With demigods defined, the remaining exarchs are all deities strong enough to create clerics. They just have leashes. Maglubiyet cannot create a thousand clerics and declare an Unholy War without Bane's permission. But create a hundred and appear to some hobgoblins with an anti-elf speech, no issue. But Bane and Maglubiyet are about equal strength.



Overdeity is its own thing: if there's a hierarchy, Overdeity sits at the top, a deity who can boss around everyone else. In general, I usually think most settings lack one, or if there is one it's extremely standoffish. (A character idea I've had, though, is a Paladin with the heterodox belief that his god is a becoming Overdeity--not one yet, but eventually will be one.)

I'd still lump overdieties with greater ones. They just run the joint and don't need worship to maintain power. Zues and Odin aren't that much a step over their siblings and children.
 

Staffan

Legend
Well most noticeable, the cut of intermediate deities and renaming of demigods.

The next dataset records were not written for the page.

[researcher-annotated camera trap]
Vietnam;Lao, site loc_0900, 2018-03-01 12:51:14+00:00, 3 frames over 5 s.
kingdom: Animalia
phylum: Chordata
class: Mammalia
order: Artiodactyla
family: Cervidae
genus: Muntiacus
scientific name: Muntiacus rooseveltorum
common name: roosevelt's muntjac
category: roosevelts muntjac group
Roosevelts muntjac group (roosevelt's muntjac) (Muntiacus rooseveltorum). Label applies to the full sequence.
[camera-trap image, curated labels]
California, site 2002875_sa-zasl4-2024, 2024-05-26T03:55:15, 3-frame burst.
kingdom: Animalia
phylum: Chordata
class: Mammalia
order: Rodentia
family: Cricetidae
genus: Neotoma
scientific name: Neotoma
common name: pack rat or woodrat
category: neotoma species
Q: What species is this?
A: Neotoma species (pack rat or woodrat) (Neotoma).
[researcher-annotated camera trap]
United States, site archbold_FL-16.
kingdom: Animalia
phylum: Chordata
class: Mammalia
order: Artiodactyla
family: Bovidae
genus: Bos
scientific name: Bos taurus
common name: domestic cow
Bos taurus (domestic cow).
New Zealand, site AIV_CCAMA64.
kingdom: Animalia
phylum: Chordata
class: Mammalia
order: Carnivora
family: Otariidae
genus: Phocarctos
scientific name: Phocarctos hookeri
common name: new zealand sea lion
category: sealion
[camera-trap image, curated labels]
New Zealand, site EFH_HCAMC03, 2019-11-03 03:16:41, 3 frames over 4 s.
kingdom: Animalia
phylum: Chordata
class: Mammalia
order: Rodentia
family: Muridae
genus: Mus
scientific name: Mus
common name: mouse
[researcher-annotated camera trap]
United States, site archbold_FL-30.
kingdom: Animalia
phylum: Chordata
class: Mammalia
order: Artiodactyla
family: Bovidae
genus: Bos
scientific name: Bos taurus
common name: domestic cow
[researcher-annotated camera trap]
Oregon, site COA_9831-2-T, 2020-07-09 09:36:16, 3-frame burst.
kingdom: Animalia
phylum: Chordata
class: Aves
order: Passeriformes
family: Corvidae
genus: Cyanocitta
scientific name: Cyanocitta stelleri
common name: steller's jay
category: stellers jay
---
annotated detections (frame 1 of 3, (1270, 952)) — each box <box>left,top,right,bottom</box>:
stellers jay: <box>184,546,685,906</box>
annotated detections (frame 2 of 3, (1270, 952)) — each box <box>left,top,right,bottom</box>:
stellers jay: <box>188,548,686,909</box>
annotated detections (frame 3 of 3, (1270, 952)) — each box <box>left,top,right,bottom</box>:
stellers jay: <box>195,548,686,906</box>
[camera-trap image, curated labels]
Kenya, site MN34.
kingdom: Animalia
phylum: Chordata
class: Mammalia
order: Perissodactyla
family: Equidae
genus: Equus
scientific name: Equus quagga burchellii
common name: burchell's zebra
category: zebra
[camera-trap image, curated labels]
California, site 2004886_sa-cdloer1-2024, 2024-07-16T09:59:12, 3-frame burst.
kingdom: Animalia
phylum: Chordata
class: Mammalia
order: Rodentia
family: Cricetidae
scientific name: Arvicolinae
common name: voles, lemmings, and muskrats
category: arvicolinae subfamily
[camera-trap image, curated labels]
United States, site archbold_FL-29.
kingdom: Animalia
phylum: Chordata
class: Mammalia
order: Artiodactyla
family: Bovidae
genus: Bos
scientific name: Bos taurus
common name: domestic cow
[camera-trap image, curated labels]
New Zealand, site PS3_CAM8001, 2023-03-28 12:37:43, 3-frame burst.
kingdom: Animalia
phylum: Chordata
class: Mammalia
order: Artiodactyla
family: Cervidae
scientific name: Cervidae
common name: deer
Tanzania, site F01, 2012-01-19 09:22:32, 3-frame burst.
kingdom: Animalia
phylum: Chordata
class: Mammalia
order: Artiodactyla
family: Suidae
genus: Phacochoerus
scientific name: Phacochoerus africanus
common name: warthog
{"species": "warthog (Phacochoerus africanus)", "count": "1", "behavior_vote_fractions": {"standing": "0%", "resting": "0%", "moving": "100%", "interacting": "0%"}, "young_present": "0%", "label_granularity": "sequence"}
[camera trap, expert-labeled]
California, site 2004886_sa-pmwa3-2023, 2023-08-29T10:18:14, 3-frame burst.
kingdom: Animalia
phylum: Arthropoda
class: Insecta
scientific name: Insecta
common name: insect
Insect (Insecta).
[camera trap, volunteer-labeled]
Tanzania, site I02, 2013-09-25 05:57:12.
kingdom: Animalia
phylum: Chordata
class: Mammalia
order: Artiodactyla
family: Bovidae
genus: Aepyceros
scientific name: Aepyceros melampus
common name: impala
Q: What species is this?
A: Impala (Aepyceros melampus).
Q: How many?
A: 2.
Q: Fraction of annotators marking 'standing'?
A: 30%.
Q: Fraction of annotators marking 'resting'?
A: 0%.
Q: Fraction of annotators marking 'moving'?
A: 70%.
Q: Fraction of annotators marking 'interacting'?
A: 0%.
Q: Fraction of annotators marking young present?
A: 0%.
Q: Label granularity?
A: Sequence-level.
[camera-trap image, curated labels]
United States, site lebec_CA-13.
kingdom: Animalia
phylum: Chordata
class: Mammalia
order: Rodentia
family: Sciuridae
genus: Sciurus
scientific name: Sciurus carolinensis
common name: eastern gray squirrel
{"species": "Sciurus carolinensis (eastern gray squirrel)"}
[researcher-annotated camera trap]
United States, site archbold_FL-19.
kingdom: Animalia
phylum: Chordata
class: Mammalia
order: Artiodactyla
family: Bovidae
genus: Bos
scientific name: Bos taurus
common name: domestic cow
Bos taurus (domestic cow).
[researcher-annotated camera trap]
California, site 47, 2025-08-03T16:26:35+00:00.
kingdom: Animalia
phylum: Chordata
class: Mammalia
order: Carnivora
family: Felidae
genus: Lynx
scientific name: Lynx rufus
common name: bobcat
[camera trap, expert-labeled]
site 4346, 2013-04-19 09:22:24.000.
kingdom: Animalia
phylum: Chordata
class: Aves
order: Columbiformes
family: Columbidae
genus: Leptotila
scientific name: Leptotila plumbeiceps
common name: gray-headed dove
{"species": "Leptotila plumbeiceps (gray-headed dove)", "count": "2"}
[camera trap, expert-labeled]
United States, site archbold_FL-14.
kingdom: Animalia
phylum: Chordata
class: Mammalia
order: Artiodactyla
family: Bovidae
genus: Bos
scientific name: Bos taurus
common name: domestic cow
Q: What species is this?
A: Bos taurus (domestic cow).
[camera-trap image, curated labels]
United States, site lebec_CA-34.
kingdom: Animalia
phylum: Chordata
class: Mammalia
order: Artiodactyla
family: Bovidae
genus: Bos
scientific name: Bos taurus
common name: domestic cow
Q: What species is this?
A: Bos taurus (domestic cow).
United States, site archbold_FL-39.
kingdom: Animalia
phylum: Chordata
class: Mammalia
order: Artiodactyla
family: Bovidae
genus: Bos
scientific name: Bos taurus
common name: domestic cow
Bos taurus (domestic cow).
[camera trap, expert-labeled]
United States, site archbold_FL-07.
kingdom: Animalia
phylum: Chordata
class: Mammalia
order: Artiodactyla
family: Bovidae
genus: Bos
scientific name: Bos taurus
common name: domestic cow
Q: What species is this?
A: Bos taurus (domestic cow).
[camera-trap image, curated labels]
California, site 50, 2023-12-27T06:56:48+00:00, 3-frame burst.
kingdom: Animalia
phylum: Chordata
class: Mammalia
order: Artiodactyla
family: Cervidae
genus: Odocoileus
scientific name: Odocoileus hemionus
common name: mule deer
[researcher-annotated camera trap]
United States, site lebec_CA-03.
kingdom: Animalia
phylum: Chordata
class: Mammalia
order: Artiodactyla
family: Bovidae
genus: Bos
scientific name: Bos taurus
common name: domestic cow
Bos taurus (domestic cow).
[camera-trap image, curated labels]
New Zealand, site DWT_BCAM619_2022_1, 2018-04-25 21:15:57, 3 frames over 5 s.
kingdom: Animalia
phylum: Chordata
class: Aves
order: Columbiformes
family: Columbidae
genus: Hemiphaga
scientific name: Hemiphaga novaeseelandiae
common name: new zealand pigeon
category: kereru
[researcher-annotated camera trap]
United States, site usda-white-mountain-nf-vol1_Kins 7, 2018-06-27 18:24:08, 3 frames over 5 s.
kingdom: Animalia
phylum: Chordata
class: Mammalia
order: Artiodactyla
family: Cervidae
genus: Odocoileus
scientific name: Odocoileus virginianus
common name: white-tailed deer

Intermediate deities were a bit of a cheat anyway back in the day. Time for a history lesson:

In 1e, you only had Greater gods, Lesser gods, and Demigods. Greater gods could grant up to 7th level cleric spells (the maximum back then), Lesser gods up to 6th level, and Demigods up to 5th level. Because people didn't want to play a cleric of Apollo all the way up to 14th level and then learn that they wouldn't get to cast resurrection, the various pantheons were rather top-heavy, with plenty of Greater gods around.

In 2e, someone made the call that the term "Greater god" should primarily be used for the leaders of pantheons, like Zeus or Odin. But the issue of Lesser gods only granting lower-level spells remained, so the term "Intermediate god" was invented for gods that were still major players, but not pantheon heads. So in 2e materials, a bunch of gods that had previously been named Greater gods were "demoted" to Intermediate status. Forgotten Realms, instead kept all the Greater gods Greater, and instead bumped up all the Lesser to Intermediate and a good chunk of the Demigods to Lesser. FR also got rid of the rule about Lesser gods and Demigods being limited to granting 6th or lower-level spells. This all happened sometime between 1990 (which has Forgotten Realms Adventures still having gods like Beshaba and Helm described as Lesser powers), and 1993 (2e FRCS "promoting" them to Intermediates) - probably with the release of Legends & Lore, also in 1990.

But these days gods aren't limited in what spells they may grant anyway, so there's really little point to the classification "Intermediate". Greater, Lesser, and Demigods (or Quasi-gods, with Demigods being a subgroup there) are enough differentiation.